═════ Supplied passage ═════

Michael Balter reports on a session at the AAAS meeting about human cognitive evolution:
Richard Lewontin knows how to grab an audience's attention. Lewontin, an evolutionary biologist at Harvard University, led off a session titled "The Mind of a Toolmaker" by announcing that scientists know next to nothing about how humans got so smart. "We are missing the fossil record of human cognition," Lewontin said at the meeting. "So we make up stories."
So why did they invite him, I wonder? That's really a cranky-sounding way to start a scientific session. "All you people are just making up stories, you know next to nothing!" I mean, Richard Lewontin is certainly a well-known scientist, but he's not well known for research into the minds of early toolmakers!
On the other hand, I read what Marc Hauser apparently had to say, and I wonder...
Recent findings in his own lab and others, Hauser said, show that nonhuman animals can solve specific problems in often sophisticated ways (for example, the nectar-mapping dances of honeybees and the ability of some bird species to hide food and retrieve it much later), but they cannot apply those talents to other situations. In contrast to such "laser-beam intelligence," Hauser said, humans have evolved "floodlight intelligence" capable of adapting one solution to many new problems. Even tool use by animals--such as chimpanzees using sticks to fish for termites--is "whoppingly different" from what humans do, Hauser insisted. He hopes that the manifold human differences summarized in his "humaniqueness hypothesis" will yield clues about how our species evolved.
Hmmm.... "humaniqueness". Sounds like a perfume. If we're reduced to talking in analogies like "floodlight intelligence," maybe we really don't know anything.

═════ Extracted material ═════

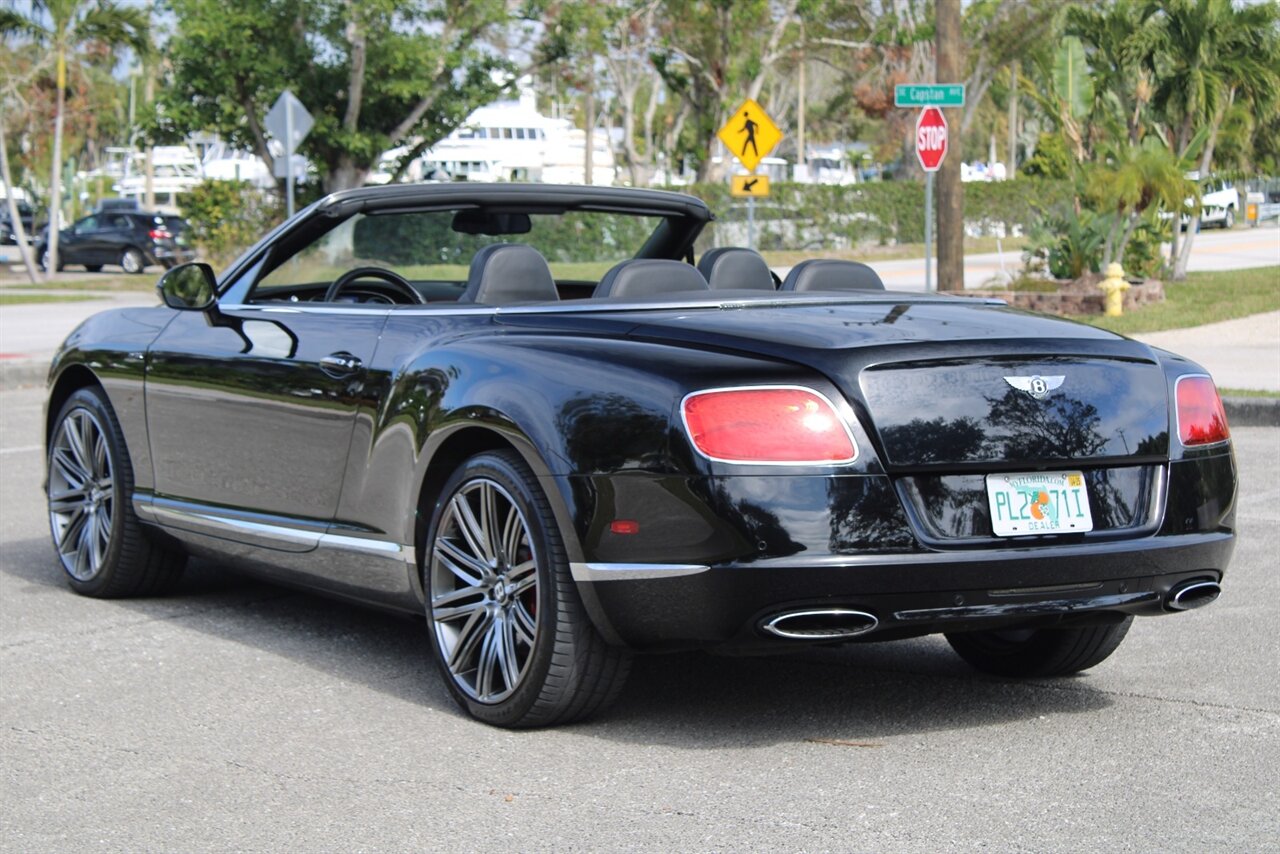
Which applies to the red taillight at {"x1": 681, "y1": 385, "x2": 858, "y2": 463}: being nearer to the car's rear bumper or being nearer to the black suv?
the car's rear bumper

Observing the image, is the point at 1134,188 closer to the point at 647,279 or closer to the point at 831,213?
the point at 647,279

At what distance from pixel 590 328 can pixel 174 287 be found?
212 cm

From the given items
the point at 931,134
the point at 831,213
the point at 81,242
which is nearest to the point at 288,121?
the point at 931,134

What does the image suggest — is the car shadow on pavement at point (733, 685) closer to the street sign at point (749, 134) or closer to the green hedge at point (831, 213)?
the street sign at point (749, 134)

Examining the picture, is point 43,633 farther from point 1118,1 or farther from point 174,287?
point 1118,1

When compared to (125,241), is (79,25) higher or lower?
higher

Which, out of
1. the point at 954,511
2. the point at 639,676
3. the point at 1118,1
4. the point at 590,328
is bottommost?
the point at 639,676

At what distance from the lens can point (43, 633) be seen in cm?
621

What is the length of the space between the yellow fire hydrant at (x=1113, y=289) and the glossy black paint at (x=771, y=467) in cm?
1695

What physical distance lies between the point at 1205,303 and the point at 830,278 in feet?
61.9

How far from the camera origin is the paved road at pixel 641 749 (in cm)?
399

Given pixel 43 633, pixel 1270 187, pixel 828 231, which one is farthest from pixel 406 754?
pixel 1270 187

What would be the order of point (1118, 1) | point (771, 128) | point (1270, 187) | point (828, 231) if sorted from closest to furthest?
point (771, 128)
point (1118, 1)
point (828, 231)
point (1270, 187)

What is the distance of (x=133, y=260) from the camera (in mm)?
42094
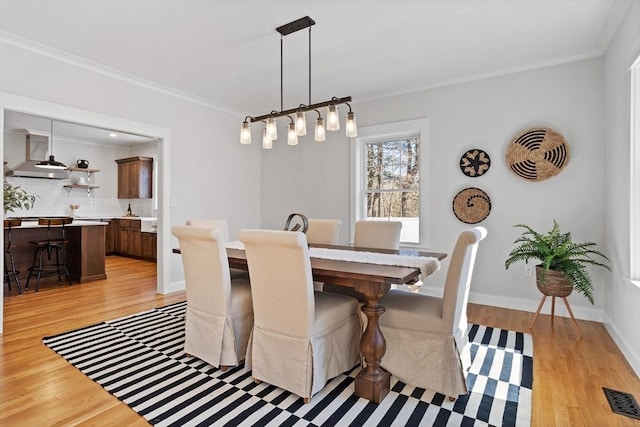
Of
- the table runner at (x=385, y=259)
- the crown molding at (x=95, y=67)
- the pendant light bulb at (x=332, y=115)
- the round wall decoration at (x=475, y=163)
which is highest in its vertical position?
the crown molding at (x=95, y=67)

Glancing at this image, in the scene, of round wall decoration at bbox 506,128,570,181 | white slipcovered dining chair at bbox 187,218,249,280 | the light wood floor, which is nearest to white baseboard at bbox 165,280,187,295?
the light wood floor

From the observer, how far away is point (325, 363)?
2.03m

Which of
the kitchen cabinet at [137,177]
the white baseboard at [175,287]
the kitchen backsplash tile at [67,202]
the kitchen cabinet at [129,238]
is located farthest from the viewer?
the kitchen cabinet at [137,177]

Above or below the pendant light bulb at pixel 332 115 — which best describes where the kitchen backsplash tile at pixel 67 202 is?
below

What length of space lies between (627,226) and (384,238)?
1790mm

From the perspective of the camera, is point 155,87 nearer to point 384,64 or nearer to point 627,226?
point 384,64

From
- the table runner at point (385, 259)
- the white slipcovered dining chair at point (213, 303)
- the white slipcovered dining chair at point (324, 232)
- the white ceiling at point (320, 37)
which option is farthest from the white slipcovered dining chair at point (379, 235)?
the white ceiling at point (320, 37)

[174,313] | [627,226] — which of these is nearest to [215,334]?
[174,313]

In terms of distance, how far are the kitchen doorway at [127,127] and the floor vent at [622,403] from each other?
4246 millimetres

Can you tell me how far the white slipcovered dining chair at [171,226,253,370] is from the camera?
221 centimetres

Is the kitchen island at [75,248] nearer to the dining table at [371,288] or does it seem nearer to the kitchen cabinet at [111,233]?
the kitchen cabinet at [111,233]

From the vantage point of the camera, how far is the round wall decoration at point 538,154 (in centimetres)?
333

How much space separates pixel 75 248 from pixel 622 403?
6069 mm

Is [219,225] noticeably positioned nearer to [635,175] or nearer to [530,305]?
[530,305]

═════

Directions -
• 1. Please update the post on the AAAS session from "Michael Balter reports" through "of early toolmakers!", replacing "fossil record" with "archaeological record".
• 2. Answer these questions from the post on the AAAS session:
(a) At which university does Richard Lewontin work?
(b) What was the title of the session Lewontin opened?
(c) What name does Hauser give the hypothesis that summarizes human differences?

Outputs in order -
• 1.
Michael Balter reports on a session at the AAAS meeting about human cognitive evolution:
Richard Lewontin knows how to grab an audience's attention. Lewontin, an evolutionary biologist at Harvard University, led off a session titled "The Mind of a Toolmaker" by announcing that scientists know next to nothing about how humans got so smart. "We are missing the archaeological record of human cognition," Lewontin said at the meeting. "So we make up stories."
So why did they invite him, I wonder? That's really a cranky-sounding way to start a scientific session. "All you people are just making up stories, you know next to nothing!" I mean, Richard Lewontin is certainly a well-known scientist, but he's not well known for research into the minds of early toolmakers!

• 2.
(a) Harvard University
(b) "The Mind of a Toolmaker"
(c) The "humaniqueness hypothesis"